• **Document passage**
begin

Package discovery - experimental tools in rosindex, and request for experiences

I’ve been working on upgrades to rosindex recently, which I view as the primary tool in the ROS ecosystem for package discovery. I’d like to solicit comments here on some proposed features to help package discovery, as well as get any general comments on what would help package discovery in ROS.

My development rosindex build, which is many commits ahead of the official version, has in addition to major changes in package search, two new fields aimed at package discovery: relative download counts for each package, and whether the package is “core” (which I define as required by desktop_full). You can see the package search page here. You can sort packages by download count by clicking on the down arrow ↓. Whether a package is core or not is shown by the target ⊙. You can exclude core packages by entering core:false in the search bar.

Any comments on whether this is useful, or suggestions on how it might be improved? I included the “core” column and filter because I tend to find that download counts are normally dominated by core packages, which I don’t need to see if I am trying to find an interesting undiscovered package.

I’d also like to hear any general comments on package discovery, such as existing useful tools for this, or what would make it easier.

9 Likes

Wow, this looks really interesting. I like the idea of core/non-core packages.

end

• **Given information**

begin

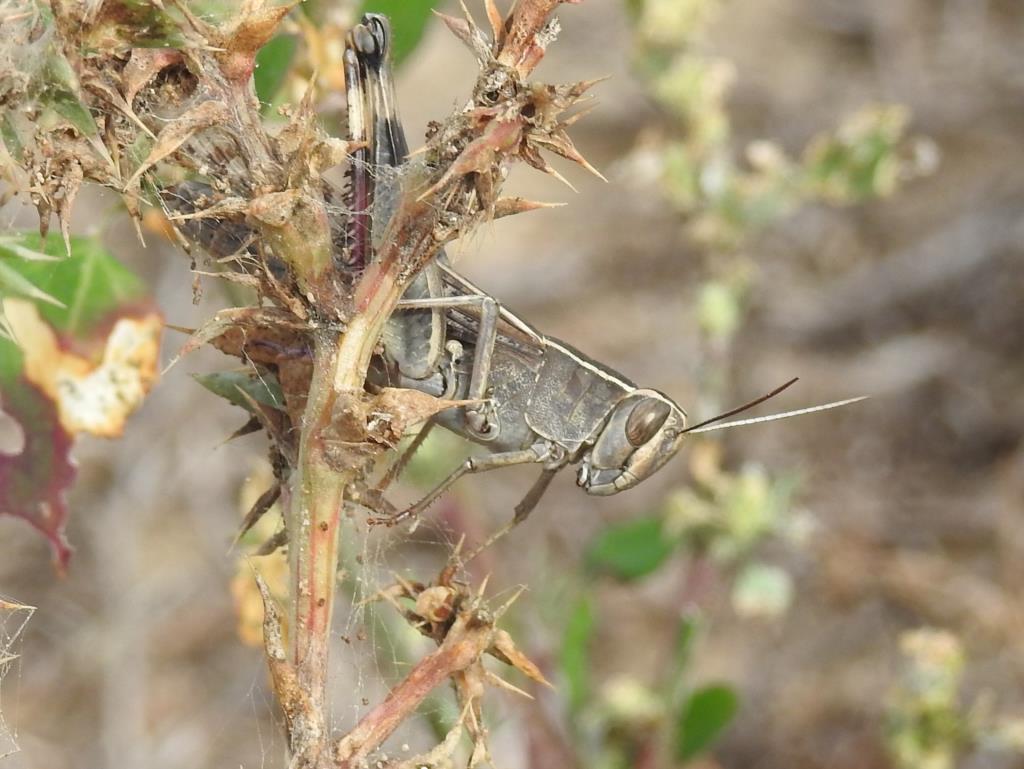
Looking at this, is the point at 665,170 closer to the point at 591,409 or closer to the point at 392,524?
the point at 591,409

end

• **Tasks**
1: Please quote the stretch of the rosindex package discovery thread from "Any comments on" through "of core/non-core packages." word for word.
2: Extend the rosindex package discovery thread, picking up right after its final sentence.

• **Answers in order**
1:
Any comments on whether this is useful, or suggestions on how it might be improved? I included the “core” column and filter because I tend to find that download counts are normally dominated by core packages, which I don’t need to see if I am trying to find an interesting undiscovered package.

I’d also like to hear any general comments on package discovery, such as existing useful tools for this, or what would make it easier.

9 Likes

Wow, this looks really interesting. I like the idea of core/non-core packages.

2:
1 Like

A good list of packages that are frequently used in some way is REP 2005. It’s overdue for being updated, but this (and the updated version, when it comes) are a good reference point. We could add a machine-readable version of this when we revise it to make use cases such as yours easier.

2 Likes

Wow, this looks fantastic! ROS Index is well overdue for a facelift. I think the core / non-core distinction is helpful. It might also be helpful to filter out packages that are exclusively message definitions.

I might push back a bit and ask you if we were to extend package.xml, what would you like to see? I’ve been saying for quite some time that we need a mechanisms for tagging package types (e.g. control, planning, hardware drivers, hardware type, etc).

1 Like

Thanks for pointing out REP 2005, that is not something I was aware of.

If you ever have a serious discussion about the role and possible updates of REP 2005 I hope you include me, I would have a lot of opinions about it as someone who has tried to deal with the ROS universe of code in rosdoc2 and rosindex.

Briefly though, I don’t think such a list is a useful tool for package discovery, but it is still good to know that it exists.

One place it would be useful though is as a reference in understanding the health of the ROS project. I’ve been investigating that lately, using cauldron.io and gremoire labs. You can see for example one attempt at looking at activity in ROS core here. I used my own definition of “core” but it would be useful to have an official definition.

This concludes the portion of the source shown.